__What needs to be done__: Where in the material does the word "versus" appear? Copy each line that has it.

__Supplied material__:
-----

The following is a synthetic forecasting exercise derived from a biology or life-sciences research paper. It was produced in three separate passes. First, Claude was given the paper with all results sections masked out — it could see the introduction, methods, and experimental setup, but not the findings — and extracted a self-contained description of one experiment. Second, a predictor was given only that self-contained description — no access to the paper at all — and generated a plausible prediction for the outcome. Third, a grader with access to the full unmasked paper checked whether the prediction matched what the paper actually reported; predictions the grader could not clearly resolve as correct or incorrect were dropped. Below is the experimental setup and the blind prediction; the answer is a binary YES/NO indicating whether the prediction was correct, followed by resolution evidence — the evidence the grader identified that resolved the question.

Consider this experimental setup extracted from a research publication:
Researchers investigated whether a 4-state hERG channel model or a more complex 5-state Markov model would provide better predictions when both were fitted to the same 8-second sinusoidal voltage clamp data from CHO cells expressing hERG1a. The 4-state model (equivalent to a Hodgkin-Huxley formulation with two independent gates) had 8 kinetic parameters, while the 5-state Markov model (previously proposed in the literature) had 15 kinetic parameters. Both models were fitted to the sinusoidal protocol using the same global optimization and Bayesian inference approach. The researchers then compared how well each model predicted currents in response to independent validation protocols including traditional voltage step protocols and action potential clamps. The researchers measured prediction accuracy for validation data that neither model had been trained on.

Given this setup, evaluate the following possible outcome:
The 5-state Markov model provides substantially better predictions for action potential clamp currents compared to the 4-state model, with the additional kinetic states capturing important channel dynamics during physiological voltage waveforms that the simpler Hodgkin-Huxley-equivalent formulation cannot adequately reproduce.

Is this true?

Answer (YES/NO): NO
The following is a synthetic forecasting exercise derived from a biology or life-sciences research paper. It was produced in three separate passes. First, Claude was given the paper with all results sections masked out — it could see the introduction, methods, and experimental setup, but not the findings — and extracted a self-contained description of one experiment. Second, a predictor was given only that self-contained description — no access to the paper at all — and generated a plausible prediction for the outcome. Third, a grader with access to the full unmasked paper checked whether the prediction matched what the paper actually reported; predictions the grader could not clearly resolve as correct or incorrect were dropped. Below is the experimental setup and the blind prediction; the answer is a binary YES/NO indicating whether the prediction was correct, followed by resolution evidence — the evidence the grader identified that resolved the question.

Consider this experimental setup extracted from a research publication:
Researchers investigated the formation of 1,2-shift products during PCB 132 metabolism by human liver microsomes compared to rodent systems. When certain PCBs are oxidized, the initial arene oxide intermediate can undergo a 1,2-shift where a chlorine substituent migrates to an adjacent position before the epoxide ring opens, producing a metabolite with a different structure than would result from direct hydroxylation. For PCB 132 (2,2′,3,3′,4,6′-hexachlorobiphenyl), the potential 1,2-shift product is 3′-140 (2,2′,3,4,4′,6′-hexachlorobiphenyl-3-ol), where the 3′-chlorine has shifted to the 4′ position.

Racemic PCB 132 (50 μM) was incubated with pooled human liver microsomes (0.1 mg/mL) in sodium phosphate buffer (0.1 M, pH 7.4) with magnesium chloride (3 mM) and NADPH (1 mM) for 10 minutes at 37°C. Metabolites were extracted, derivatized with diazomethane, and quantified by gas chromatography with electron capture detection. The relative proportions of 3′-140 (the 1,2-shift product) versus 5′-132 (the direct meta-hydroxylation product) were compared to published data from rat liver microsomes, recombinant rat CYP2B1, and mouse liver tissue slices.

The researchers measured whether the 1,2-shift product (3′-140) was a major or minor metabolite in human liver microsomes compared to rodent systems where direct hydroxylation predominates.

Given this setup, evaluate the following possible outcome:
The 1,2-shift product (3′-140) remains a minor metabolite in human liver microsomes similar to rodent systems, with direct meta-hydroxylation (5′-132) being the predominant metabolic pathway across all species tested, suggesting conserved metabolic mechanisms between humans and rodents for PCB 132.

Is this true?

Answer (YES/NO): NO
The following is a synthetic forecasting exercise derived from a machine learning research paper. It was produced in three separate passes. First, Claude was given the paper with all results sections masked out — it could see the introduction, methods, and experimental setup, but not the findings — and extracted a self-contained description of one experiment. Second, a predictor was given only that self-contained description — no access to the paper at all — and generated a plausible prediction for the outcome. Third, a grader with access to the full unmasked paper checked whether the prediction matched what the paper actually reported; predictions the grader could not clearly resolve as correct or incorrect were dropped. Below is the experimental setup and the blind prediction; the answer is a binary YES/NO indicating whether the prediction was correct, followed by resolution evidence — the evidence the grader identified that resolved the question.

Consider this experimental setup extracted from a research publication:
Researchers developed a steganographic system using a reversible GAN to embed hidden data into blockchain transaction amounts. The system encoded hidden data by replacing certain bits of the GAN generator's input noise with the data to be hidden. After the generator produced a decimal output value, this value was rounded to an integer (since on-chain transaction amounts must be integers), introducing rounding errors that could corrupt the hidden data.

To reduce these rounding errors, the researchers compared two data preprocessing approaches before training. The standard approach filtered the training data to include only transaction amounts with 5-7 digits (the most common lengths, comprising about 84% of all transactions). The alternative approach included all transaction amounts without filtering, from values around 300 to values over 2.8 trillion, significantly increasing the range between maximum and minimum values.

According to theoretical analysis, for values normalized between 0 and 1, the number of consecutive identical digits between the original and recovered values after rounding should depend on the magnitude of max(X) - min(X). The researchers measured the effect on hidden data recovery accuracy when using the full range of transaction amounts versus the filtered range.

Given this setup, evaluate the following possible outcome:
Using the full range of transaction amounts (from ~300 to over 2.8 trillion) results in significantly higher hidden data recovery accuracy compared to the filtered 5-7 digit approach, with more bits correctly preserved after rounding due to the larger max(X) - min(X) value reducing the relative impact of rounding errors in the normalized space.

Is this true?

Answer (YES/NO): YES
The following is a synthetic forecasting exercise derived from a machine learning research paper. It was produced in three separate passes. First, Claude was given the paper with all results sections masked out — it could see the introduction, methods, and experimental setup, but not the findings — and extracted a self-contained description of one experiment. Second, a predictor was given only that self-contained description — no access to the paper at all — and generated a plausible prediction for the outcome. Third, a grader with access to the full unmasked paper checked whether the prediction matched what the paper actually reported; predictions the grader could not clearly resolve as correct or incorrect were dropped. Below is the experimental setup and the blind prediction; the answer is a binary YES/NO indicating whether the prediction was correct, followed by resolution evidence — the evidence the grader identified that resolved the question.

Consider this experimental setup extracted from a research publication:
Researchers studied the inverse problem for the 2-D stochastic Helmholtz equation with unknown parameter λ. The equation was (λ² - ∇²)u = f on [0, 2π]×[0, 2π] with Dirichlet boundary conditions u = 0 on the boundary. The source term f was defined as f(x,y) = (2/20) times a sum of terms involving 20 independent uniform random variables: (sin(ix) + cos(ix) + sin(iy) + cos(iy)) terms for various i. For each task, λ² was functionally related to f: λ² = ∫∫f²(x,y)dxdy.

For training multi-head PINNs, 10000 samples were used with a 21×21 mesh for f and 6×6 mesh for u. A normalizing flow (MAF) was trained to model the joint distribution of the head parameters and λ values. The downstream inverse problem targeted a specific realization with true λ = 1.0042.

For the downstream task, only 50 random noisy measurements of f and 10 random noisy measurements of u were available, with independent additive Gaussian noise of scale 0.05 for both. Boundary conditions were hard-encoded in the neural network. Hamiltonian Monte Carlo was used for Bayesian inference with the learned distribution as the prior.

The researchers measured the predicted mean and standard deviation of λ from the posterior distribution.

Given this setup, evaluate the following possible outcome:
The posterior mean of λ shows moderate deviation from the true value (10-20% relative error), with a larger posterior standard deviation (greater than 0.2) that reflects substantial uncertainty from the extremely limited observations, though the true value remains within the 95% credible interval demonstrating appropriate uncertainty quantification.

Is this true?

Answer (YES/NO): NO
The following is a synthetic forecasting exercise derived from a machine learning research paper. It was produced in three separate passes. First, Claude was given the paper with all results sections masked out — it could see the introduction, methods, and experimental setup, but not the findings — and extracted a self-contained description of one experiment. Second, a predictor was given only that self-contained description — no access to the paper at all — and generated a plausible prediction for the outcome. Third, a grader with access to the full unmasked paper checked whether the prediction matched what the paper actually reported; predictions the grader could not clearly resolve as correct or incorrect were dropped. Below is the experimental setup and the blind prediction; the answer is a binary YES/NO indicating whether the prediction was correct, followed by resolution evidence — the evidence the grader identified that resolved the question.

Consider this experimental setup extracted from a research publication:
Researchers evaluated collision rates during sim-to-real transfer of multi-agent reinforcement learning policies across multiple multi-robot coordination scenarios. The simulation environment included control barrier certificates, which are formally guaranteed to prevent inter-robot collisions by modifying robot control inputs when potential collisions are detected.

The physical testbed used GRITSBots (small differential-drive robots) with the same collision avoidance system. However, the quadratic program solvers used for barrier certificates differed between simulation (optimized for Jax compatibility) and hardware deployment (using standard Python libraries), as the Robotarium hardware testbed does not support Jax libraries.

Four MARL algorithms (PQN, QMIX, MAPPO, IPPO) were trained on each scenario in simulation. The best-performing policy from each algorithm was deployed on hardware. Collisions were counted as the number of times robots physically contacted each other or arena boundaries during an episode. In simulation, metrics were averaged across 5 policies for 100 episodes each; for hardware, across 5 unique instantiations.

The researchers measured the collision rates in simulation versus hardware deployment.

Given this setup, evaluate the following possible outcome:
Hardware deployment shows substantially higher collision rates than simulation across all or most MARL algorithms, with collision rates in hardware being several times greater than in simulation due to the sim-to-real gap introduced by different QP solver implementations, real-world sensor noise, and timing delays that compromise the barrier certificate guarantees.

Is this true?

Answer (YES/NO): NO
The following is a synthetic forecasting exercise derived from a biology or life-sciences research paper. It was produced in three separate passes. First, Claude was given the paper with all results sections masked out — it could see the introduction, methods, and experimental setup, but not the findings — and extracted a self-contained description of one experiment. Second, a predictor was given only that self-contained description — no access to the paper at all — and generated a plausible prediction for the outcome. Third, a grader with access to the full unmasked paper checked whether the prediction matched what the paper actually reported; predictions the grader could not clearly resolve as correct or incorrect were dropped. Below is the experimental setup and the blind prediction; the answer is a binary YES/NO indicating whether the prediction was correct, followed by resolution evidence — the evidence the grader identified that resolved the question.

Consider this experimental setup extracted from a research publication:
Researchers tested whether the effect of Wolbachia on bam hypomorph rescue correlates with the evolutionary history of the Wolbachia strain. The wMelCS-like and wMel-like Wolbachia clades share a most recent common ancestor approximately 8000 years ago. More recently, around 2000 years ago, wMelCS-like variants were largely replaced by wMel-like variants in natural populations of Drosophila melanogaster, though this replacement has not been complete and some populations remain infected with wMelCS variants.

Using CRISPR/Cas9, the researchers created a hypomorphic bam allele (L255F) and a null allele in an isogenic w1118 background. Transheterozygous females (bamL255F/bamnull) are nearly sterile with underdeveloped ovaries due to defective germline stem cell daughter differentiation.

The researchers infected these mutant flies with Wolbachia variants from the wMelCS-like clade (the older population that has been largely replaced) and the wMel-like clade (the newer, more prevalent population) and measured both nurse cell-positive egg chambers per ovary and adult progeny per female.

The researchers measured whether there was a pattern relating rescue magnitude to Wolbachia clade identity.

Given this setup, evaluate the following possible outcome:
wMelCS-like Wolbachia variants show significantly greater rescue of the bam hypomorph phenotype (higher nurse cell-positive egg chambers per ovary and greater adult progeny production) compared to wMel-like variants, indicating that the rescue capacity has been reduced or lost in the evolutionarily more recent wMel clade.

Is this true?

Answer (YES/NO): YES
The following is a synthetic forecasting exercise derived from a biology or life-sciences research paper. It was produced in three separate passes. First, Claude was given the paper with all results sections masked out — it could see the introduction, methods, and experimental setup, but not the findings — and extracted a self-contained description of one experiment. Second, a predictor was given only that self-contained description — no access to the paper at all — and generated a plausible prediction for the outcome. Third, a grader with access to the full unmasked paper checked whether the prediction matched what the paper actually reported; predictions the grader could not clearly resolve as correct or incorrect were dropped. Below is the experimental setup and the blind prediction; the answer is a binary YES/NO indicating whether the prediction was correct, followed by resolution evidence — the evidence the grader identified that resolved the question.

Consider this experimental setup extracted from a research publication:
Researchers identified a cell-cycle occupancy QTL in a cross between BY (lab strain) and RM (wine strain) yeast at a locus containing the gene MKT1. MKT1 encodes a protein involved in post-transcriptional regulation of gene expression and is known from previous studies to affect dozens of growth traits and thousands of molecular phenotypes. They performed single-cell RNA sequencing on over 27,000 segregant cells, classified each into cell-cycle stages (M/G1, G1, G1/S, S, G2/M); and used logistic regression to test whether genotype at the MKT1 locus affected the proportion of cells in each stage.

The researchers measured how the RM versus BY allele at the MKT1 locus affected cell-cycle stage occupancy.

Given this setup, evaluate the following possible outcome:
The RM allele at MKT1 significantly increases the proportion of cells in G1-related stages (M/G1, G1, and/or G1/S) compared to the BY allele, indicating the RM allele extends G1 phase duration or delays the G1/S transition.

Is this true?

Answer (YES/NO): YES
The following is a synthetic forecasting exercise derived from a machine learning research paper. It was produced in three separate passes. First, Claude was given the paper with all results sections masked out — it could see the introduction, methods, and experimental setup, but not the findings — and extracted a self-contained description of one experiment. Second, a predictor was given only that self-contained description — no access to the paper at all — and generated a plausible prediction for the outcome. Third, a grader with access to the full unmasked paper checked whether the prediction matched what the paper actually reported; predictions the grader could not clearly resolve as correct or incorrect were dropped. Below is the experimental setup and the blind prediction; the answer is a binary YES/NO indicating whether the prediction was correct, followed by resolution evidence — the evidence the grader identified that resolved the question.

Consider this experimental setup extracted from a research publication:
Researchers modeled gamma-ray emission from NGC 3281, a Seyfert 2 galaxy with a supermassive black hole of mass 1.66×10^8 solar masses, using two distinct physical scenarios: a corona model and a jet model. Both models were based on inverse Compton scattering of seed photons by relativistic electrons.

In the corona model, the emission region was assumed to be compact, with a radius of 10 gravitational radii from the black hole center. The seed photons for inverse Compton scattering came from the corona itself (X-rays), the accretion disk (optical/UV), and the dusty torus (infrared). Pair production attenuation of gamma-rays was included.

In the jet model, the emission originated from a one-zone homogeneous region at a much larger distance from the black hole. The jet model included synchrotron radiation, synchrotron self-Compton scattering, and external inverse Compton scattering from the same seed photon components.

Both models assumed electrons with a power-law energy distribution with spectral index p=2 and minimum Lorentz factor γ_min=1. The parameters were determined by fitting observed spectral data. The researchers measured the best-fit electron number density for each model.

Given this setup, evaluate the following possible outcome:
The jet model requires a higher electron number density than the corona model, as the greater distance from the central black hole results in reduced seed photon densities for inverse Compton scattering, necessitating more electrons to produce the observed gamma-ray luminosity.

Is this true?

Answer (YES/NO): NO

-----

__Expected output__:
Racemic PCB 132 (50 μM) was incubated with pooled human liver microsomes (0.1 mg/mL) in sodium phosphate buffer (0.1 M, pH 7.4) with magnesium chloride (3 mM) and NADPH (1 mM) for 10 minutes at 37°C. Metabolites were extracted, derivatized with diazomethane, and quantified by gas chromatography with electron capture detection. The relative proportions of 3′-140 (the 1,2-shift product) versus 5′-132 (the direct meta-hydroxylation product) were compared to published data from rat liver microsomes, recombinant rat CYP2B1, and mouse liver tissue slices.
According to theoretical analysis, for values normalized between 0 and 1, the number of consecutive identical digits between the original and recovered values after rounding should depend on the magnitude of max(X) - min(X). The researchers measured the effect on hidden data recovery accuracy when using the full range of transaction amounts versus the filtered range.
The researchers measured the collision rates in simulation versus hardware deployment.
The researchers measured how the RM versus BY allele at the MKT1 locus affected cell-cycle stage occupancy.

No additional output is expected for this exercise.